**WORK ORDER**:
Set down, word for word, every line of the material below from the one containing "新千里南町 モダンデザインの リビング の 伊東建築計画室 モダン" through the one containing "Women Supreme Slides.", but none of its pictures.

**SOURCE DATA**:
BEGIN
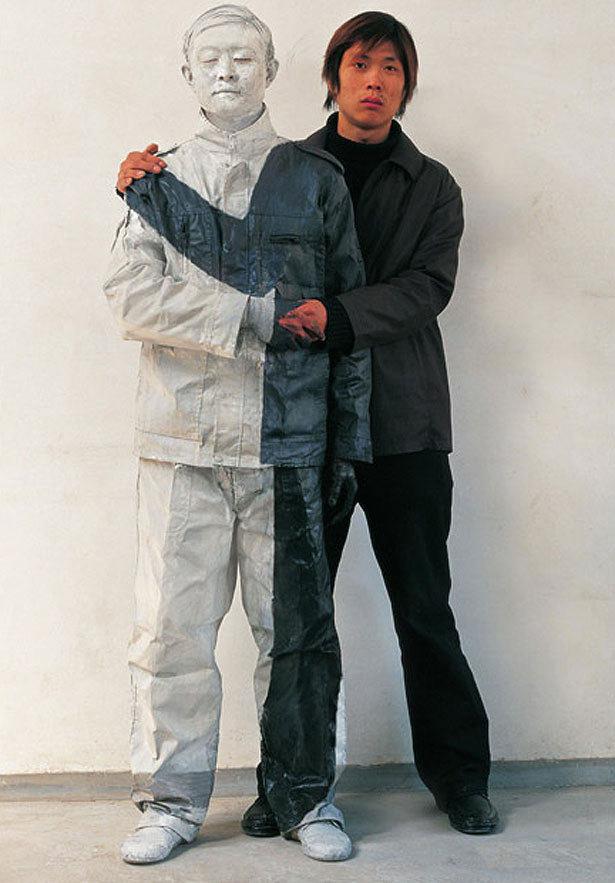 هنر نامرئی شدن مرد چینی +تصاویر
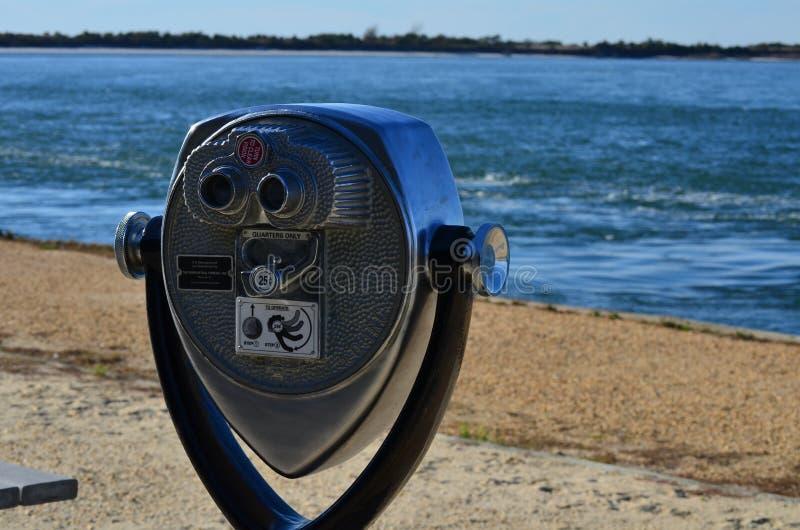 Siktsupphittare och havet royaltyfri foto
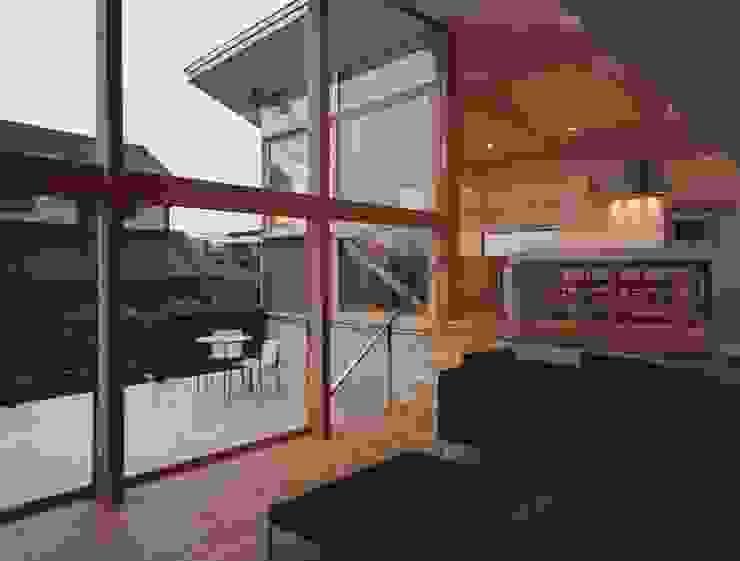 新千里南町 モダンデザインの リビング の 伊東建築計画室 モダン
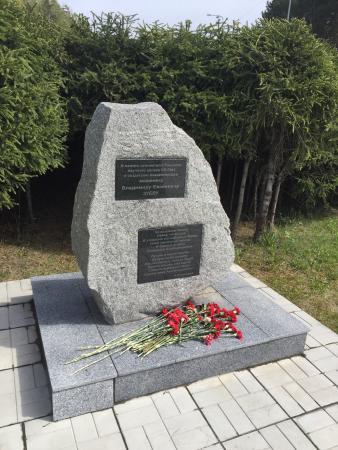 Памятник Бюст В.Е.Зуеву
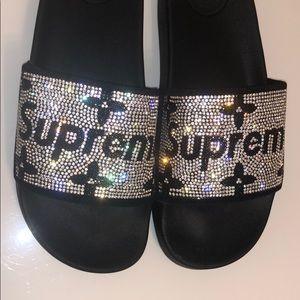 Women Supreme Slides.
END
BEGIN
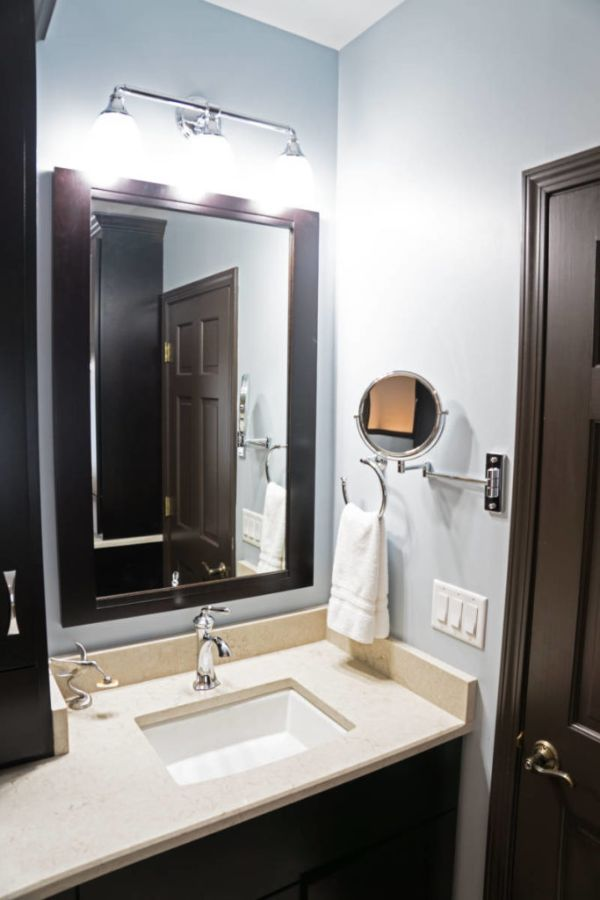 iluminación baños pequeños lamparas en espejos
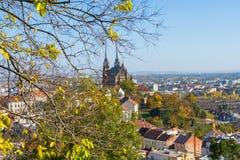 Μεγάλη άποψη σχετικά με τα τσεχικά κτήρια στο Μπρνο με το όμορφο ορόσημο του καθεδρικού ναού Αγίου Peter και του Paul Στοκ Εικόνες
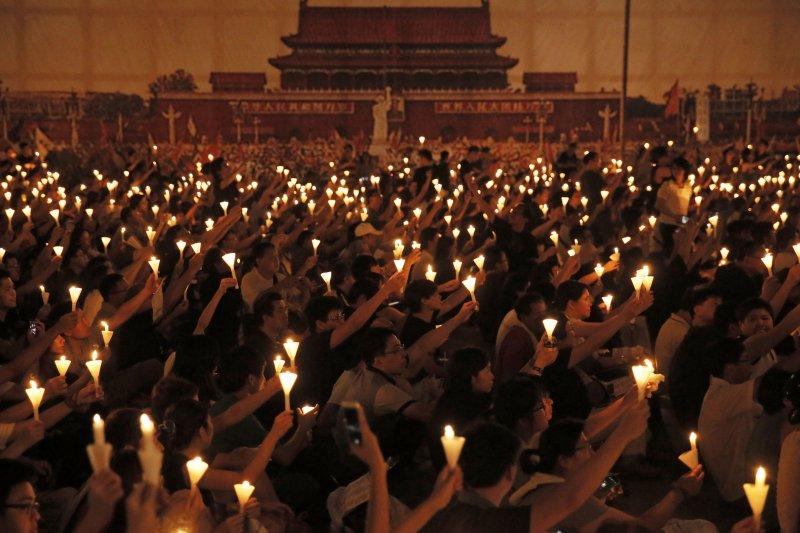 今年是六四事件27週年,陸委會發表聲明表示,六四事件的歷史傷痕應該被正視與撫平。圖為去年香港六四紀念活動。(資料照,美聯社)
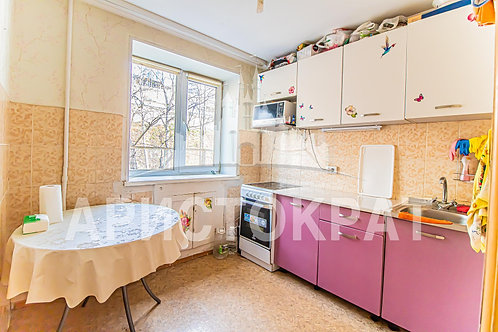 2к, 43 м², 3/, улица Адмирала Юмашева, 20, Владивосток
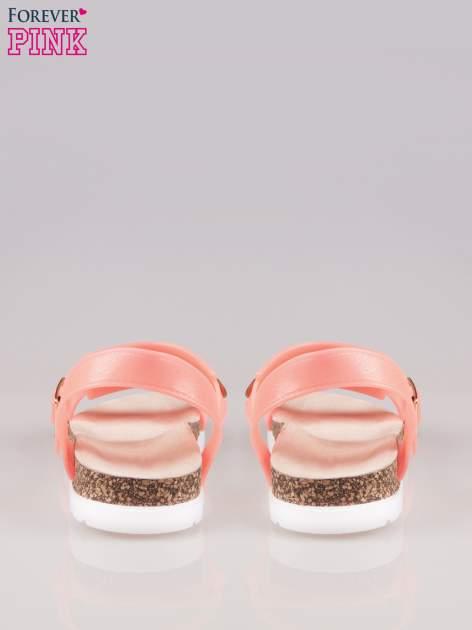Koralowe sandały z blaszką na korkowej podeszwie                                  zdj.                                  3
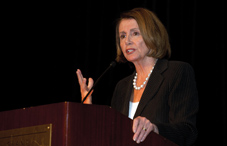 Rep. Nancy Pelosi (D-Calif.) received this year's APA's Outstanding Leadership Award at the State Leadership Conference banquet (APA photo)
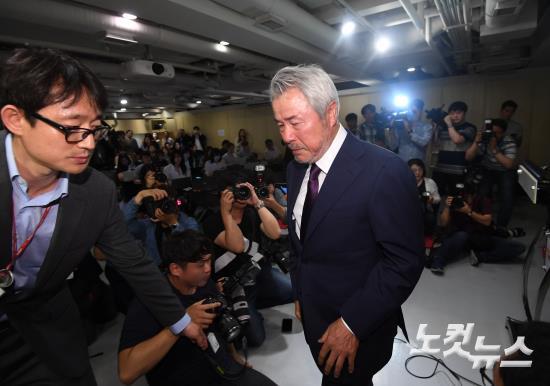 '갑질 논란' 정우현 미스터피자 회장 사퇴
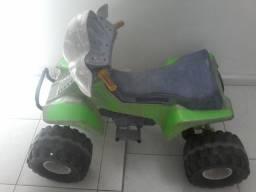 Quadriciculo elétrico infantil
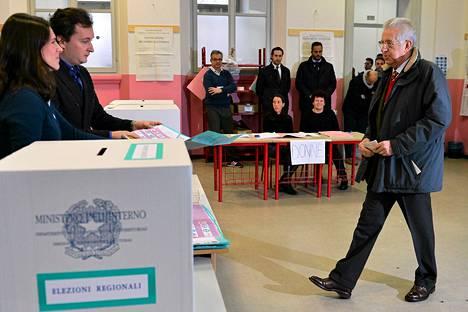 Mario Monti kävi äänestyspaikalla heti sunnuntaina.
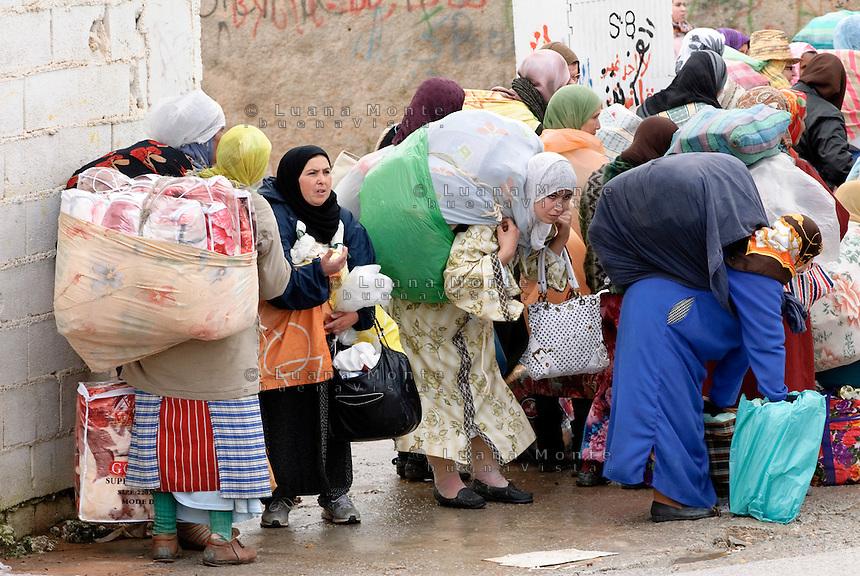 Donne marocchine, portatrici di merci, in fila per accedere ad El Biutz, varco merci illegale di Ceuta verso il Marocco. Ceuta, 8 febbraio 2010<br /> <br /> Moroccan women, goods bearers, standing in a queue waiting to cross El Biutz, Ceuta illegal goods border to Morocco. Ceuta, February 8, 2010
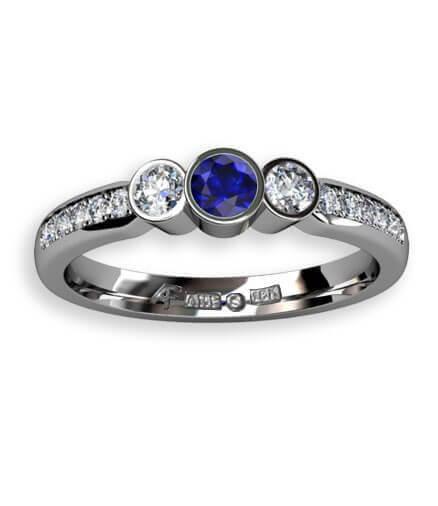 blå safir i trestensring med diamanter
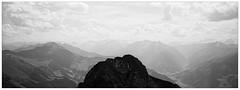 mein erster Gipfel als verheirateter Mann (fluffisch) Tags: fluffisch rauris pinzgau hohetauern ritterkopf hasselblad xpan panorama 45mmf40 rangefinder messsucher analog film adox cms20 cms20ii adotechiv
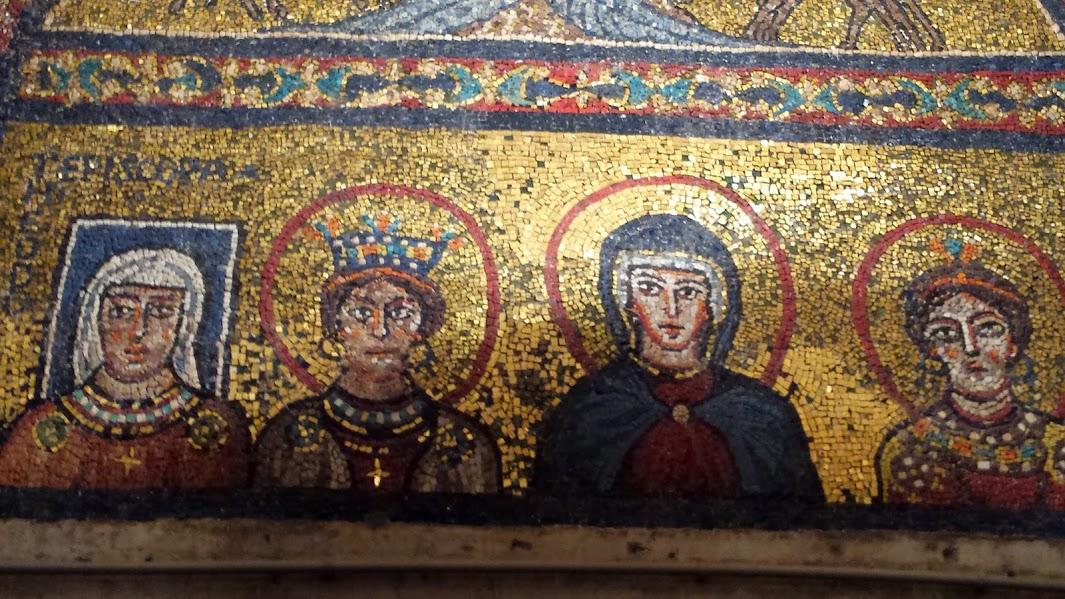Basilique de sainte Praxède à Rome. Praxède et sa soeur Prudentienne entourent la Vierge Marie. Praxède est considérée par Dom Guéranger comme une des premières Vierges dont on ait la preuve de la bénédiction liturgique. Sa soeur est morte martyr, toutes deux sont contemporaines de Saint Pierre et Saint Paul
END
BEGIN
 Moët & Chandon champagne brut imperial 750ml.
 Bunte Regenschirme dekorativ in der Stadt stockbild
END
**YOUR RESPONSE**:
 新千里南町 モダンデザインの リビング の 伊東建築計画室 モダン
 Памятник Бюст В.Е.Зуеву
 Women Supreme Slides.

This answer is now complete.